• _Information shown_:
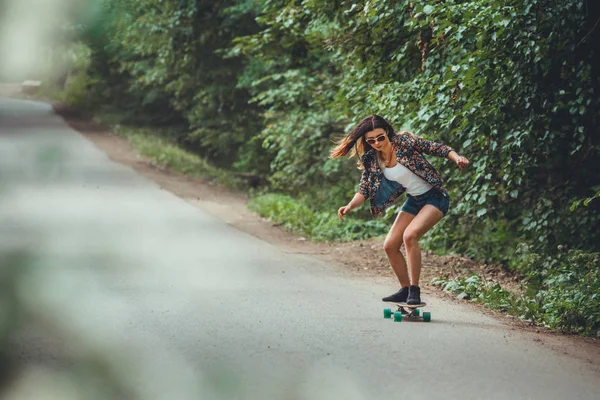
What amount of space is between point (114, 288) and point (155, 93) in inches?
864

--

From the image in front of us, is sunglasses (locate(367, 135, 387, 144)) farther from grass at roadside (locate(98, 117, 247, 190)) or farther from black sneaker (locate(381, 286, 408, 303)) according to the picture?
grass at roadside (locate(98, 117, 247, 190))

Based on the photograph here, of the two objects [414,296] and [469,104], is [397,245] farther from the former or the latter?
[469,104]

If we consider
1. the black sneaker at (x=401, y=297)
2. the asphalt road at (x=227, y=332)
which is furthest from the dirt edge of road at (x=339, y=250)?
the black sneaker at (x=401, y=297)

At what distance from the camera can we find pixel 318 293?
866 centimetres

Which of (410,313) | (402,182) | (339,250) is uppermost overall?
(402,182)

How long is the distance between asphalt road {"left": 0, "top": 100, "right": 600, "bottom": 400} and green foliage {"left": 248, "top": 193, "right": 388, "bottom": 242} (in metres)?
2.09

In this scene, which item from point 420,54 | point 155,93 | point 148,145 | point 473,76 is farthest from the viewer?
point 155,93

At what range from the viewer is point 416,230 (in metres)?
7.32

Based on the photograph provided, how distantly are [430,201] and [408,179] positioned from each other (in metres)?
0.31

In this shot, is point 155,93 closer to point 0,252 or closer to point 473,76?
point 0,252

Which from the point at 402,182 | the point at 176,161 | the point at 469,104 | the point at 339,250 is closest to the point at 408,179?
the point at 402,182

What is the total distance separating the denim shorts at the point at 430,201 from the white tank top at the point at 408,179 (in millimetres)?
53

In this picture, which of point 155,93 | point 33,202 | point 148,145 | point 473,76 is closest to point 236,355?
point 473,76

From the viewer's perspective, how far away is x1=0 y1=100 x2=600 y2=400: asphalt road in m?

• _Work to complete_: Please pull out every line of the records that contains the string "Based", treating uppercase and lowercase as different.

• _Result of this task_:
Based on the photograph here, of the two objects [414,296] and [469,104], is [397,245] farther from the former or the latter?
Based on the photograph provided, how distantly are [430,201] and [408,179] positioned from each other (in metres)?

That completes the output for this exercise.